■ **TASK DESCRIPTION**:
Write out again the entries from the line with "How large a" up to and including the line with "15.7 metres", requests and all. Shift every number in the answers, both distances and point coordinates, up by 43.

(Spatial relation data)
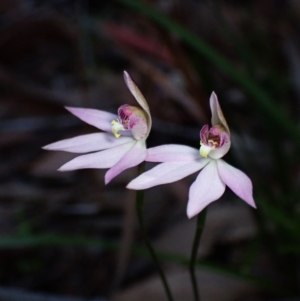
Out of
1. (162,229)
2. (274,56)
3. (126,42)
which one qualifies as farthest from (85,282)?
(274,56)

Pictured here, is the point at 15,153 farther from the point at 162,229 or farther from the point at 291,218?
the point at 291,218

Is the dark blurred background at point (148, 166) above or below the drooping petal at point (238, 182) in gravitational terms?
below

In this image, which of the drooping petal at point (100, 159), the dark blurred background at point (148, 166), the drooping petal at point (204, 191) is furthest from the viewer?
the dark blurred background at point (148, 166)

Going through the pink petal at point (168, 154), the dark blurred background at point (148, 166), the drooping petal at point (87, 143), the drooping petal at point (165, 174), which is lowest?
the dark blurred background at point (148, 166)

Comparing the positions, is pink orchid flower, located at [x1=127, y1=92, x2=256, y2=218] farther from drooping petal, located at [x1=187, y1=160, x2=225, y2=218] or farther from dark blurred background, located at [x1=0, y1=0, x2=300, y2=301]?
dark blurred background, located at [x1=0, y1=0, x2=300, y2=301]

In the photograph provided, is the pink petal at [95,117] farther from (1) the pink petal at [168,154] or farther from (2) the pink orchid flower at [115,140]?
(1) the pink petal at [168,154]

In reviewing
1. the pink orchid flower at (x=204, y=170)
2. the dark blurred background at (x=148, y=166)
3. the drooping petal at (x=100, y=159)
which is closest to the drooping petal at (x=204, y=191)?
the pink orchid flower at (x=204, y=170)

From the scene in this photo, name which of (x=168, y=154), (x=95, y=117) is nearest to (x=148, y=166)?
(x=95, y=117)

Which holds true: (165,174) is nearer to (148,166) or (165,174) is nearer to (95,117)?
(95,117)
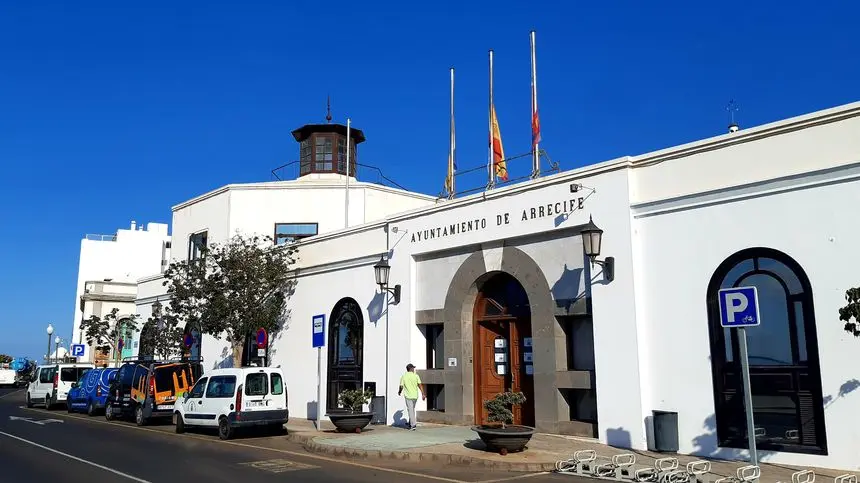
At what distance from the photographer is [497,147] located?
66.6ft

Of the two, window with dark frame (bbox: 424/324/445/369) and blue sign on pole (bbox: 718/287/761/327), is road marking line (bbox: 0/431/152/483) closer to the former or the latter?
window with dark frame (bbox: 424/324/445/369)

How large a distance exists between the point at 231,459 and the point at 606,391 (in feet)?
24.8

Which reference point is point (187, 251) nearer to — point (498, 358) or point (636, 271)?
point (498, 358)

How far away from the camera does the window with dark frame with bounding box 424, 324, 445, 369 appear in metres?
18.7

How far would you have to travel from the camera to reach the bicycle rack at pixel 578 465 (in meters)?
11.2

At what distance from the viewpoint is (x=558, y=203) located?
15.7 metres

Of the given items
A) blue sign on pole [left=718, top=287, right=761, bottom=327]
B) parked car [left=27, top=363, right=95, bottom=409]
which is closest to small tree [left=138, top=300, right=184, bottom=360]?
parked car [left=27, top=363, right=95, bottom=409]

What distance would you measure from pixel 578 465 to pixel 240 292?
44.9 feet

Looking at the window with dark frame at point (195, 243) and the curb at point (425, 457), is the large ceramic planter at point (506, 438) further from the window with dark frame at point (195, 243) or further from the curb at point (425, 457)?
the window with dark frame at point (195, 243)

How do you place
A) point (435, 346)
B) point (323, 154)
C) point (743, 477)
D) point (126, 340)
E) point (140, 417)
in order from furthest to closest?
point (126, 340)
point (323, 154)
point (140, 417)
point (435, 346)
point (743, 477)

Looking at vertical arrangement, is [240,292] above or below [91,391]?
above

==

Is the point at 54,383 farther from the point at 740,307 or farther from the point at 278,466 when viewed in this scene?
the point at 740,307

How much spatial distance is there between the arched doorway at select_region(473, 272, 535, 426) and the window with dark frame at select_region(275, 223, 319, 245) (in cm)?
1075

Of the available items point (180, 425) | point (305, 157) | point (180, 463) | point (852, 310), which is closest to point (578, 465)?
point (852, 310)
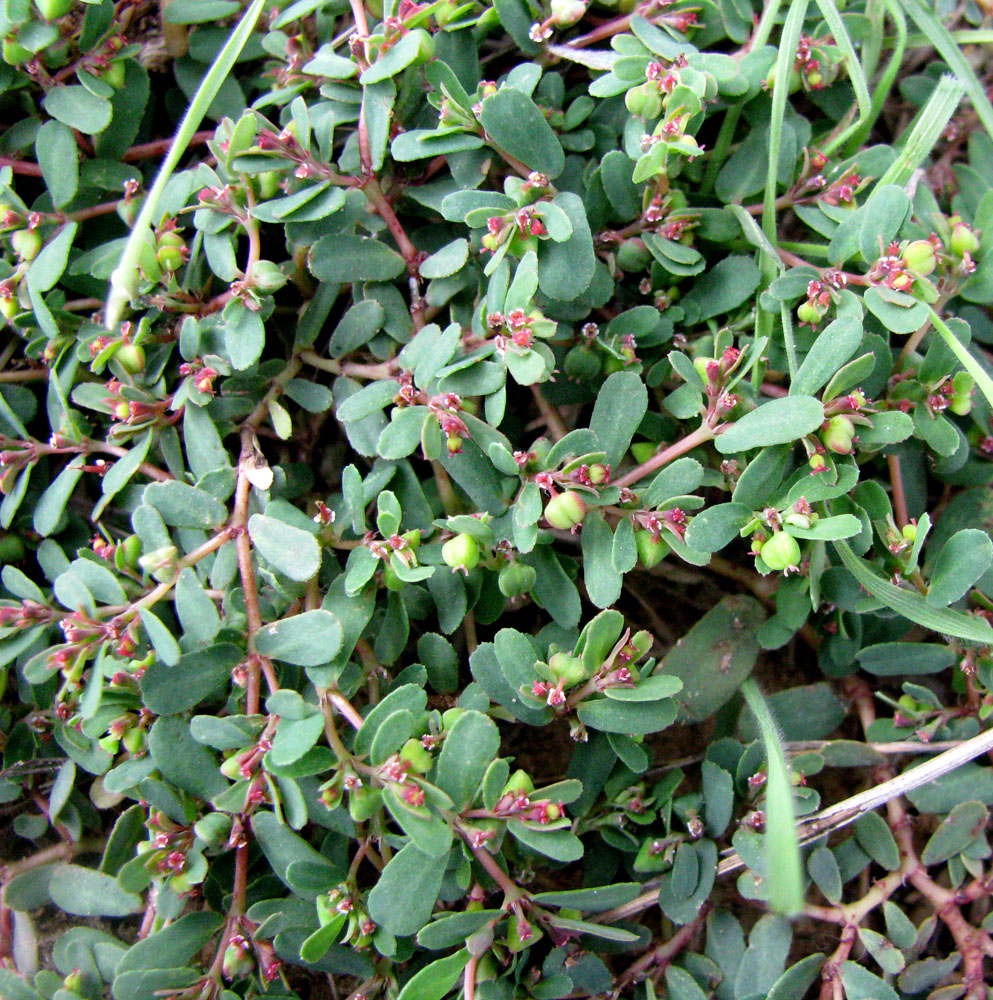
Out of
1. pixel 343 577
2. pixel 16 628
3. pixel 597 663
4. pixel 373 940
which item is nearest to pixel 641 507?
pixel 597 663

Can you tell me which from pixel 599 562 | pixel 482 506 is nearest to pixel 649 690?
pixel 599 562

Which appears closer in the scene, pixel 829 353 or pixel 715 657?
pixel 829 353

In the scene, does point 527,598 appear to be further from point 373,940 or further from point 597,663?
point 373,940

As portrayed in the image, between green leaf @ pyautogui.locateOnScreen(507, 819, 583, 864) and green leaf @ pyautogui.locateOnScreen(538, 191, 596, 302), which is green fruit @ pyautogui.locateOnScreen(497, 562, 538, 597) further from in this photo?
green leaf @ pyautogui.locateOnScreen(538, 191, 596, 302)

■ **TASK OUTPUT**:
How large a distance exists between the point at 231,459 and the point at 606,391 (in feet)?
67.8

Which reference point is point (187, 251) nearer to — point (498, 358) or point (636, 271)?
point (541, 401)

How far away from the camera does the window with dark frame with bounding box 424, 324, 445, 369 appear in metres?
61.7

How far would you have to travel from the camera to reach the bicycle rack at pixel 578 465 (in meters)?
54.2

At what distance from the viewpoint is (x=558, y=203) located?
58.7 metres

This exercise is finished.